**Your assignment**.
Answer these from the cobalt silicate abstract below:
(a) What overpotential does the precatalyst reach at 10 mA/cm2?
(b) How long was chronopotentiometry applied?
(c) What Tafel slope is reported?

**Excerpted passage**.
^^^^

Boosting Surface Reconstruction for the Oxygen Evolution Reaction: A Combined Effect of Heteroatom Incorporation and Anion Etching in Cobalt Silicate Precatalyst

Abstract

AbstractElectrochemical water splitting is one of the most desirable techniques for combatting the global challenge of sustainable fuel generation. The generation of highly active electrocatalysts for efficient oxygen evolution reaction (OER) requires the rational design of a precatalyst that can enhance the number density of the active catalyst generated during water splitting. In this work, we report sulfurincorporated iron‐doped cobalt silicate (CoFeSiO−S) nanoparticles, which exhibit a unique ability to show gradual improvement in the electrocatalytic behavior with time. The precatalyst could reach a low overpotential of 267±6 mV at benchmark current density of 10 mA/cm2 and 300 mV at 100 mA/cm2 current density after applying chronopotentiometry for 30 h. The exceptional OER performance is further evidence by a low Tafel slope of 37.0±0.5 mV/dec with a very high TOF value of 1.05 s−1. This improved activity is attributed to 1) facilitation of Co2+/Co3+ by Fe doping, 2) faster catalyst activation due to lower metal‐sulfur bond energy compared to metal‐oxygen bond energy, 3) higher pore diameter that enables faster diffusion of reactants and products, 4) lower charge transfer resistance of sulfur incorporated iron‐doped cobalt phyllosilicate than pristine, and 5) silicate anion etching in the electrolyte. This work establishes a fundamental understanding of the surface reconstruction occurring during the OER process where silicates are employed as precatalyst.

^^^^

**Data**.

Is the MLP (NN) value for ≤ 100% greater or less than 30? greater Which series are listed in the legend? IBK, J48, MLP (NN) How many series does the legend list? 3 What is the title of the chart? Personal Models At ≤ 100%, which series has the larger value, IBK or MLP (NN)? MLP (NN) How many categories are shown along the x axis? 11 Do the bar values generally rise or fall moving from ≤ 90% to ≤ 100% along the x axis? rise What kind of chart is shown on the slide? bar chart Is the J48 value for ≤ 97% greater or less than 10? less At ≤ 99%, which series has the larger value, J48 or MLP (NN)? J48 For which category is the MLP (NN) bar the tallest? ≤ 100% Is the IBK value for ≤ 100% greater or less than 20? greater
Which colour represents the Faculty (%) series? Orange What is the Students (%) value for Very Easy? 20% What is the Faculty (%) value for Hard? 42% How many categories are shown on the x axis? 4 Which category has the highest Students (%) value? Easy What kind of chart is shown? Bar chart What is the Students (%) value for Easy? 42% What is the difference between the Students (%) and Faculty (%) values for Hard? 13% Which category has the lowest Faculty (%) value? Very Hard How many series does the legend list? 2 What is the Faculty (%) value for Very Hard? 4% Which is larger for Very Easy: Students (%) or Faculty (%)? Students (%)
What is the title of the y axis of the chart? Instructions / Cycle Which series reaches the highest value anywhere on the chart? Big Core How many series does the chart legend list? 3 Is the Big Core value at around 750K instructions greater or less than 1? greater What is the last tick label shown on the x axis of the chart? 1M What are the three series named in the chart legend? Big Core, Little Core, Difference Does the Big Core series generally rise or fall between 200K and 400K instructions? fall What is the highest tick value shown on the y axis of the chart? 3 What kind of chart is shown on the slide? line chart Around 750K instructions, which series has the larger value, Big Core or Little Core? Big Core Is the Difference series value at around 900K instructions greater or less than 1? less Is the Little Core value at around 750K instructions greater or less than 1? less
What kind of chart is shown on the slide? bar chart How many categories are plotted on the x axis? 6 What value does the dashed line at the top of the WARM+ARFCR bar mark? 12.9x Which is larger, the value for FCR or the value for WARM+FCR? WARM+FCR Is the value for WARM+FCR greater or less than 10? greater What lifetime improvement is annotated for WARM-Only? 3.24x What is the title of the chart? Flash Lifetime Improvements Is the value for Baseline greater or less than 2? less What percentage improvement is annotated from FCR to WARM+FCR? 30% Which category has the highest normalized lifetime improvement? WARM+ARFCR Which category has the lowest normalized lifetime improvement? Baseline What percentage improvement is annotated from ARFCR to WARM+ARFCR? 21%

^^^^

**Reply to the exercise**.
(a) 267±6 mV
(b) 30 h
(c) 37.0±0.5 mV/dec